Goal of the exercise:
Give each distinct year mentioned in the National Minimum Wage paper entry below, in the order each first appears.

Document passage:
※
Reappraising the NMW. Still Fit for Purpose?
PUTTICK, Keith (2013) Reappraising the NMW. Still Fit for Purpose? In: Annual Conference of the Socio-Legal Studies Association, 26th March 2013, York University. (Unpublished)Full text not available from this repository. (Request a copy)
Abstract or description
The campaign to persuade employers to pay the 'living wage' - a rate that is considerably higher than the prescribed National Minimum Wage - has also been fuelling concerns about the adequacy and relevance of the National Minimum Wage (NMW), and its effectiveness as a wage-setting mechanism. Particularly in the aftermath of successful industrial actions like the London Underground cleaners' strike in 2010 (which used the ‘living wage’ as the basis for the claim), the question, inevitably, is what is the point of the national minimum wage - particularly if it is set at such a low level? Is it now so unfit for purpose as to be irrelevant?
In the UK the Low Pay Commission is routinely accused of being over-cautious. Much of the criticism focuses on the Commission’s reluctance to impose an excessive burden on employers’ costs, thereby inhibiting job creation or distorting pay differentials. As the Commission itself has conceded, such concerns have not, in fact, materialised ('The Impact of the National Minimum Wage on Pay Setting since 1994', Income Data Services, 2011). Apart from the low level at which it is set, there are continuing concerns about deliverability. Even if the NMW can assist low paid workers in segmented labour markets where the wage levels are so low as to bear little resemblance to the rest of the labour market, non-compliance and enforcement concerns are still a major issue, despite the improvements made by the Employment Act 2008 to the enforcement regime (which came in the aftermath of the TUC's Commission on Vulnerable Work).
※
Entries:
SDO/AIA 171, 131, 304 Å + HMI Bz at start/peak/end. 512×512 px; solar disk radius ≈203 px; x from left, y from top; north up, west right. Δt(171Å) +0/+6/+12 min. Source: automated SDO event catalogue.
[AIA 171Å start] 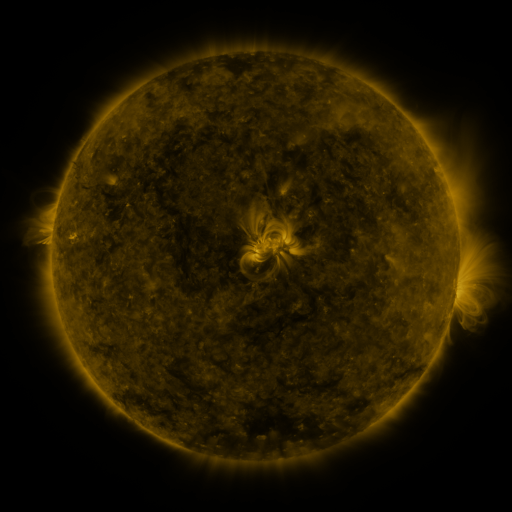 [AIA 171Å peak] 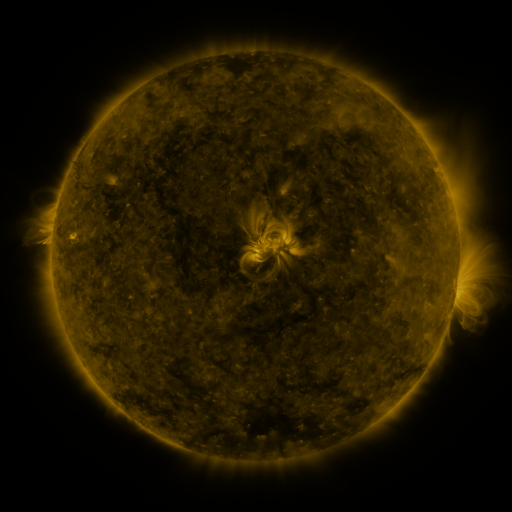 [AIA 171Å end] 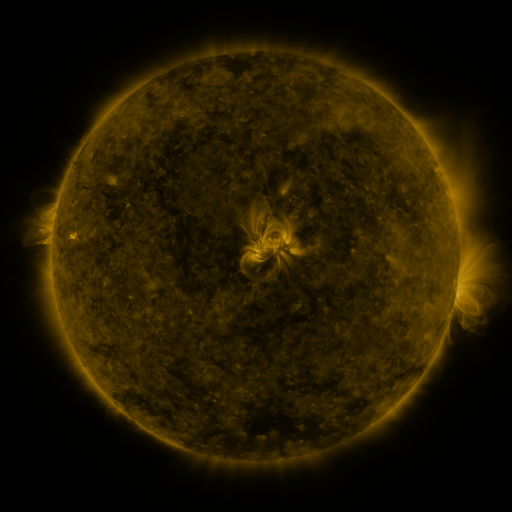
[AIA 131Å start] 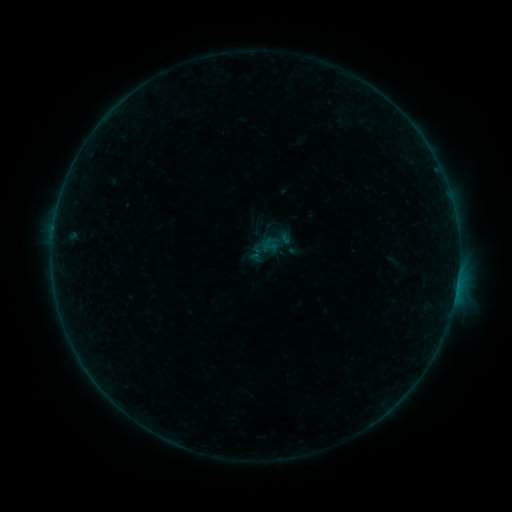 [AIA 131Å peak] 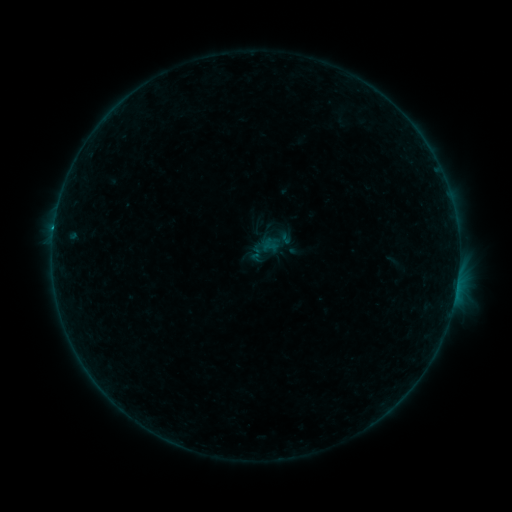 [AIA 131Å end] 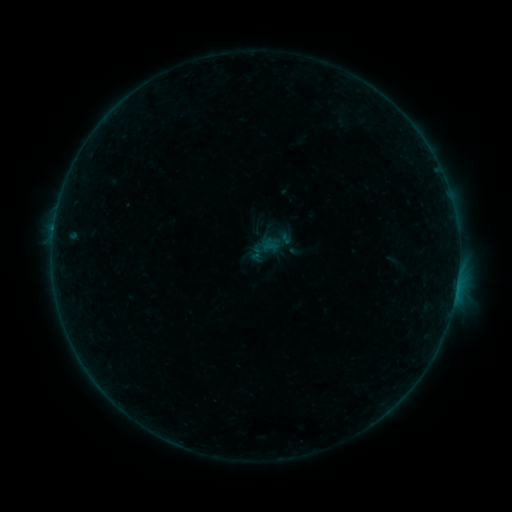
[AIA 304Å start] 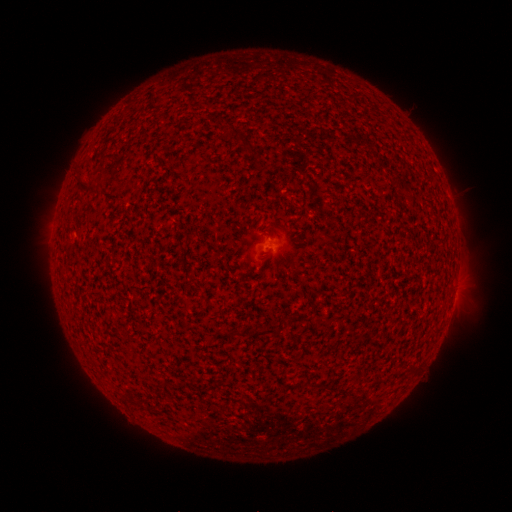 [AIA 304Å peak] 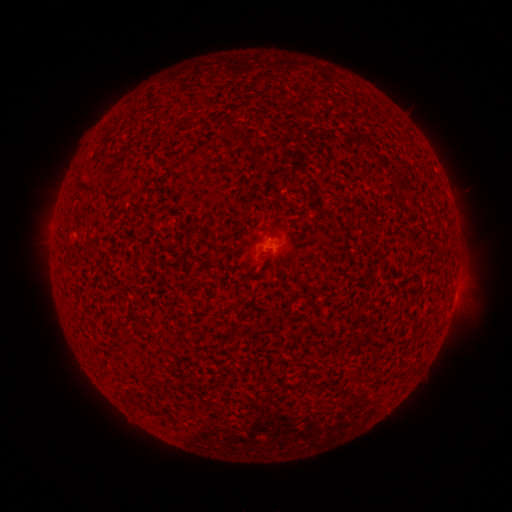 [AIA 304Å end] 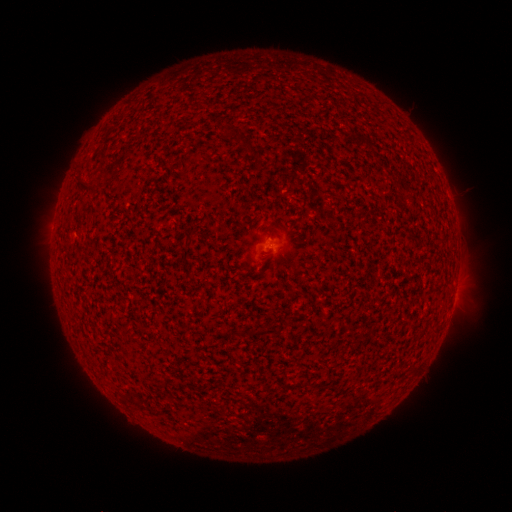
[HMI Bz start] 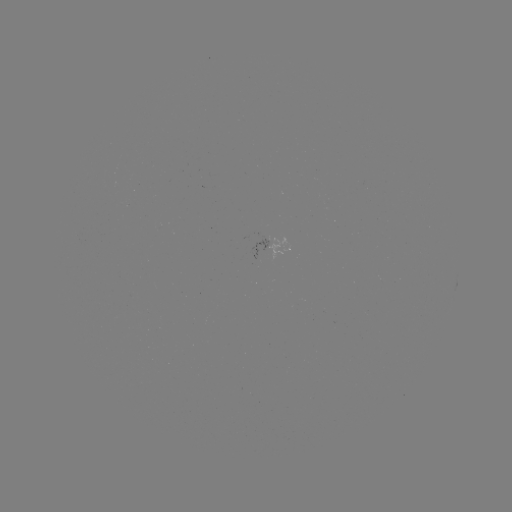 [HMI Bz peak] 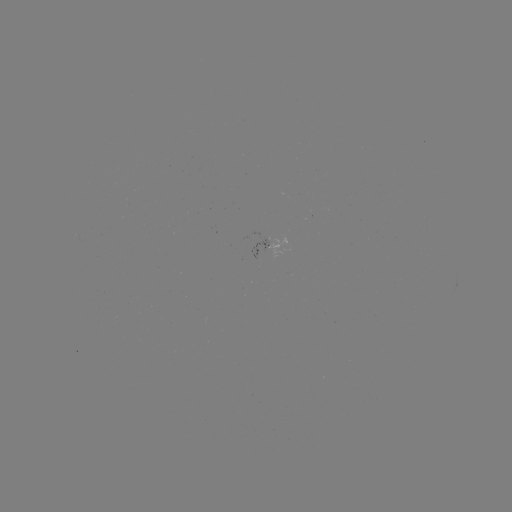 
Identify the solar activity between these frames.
B3.0 flare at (54, 230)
※
Result of the task:
2013, 2010, 1994, 2011, 2008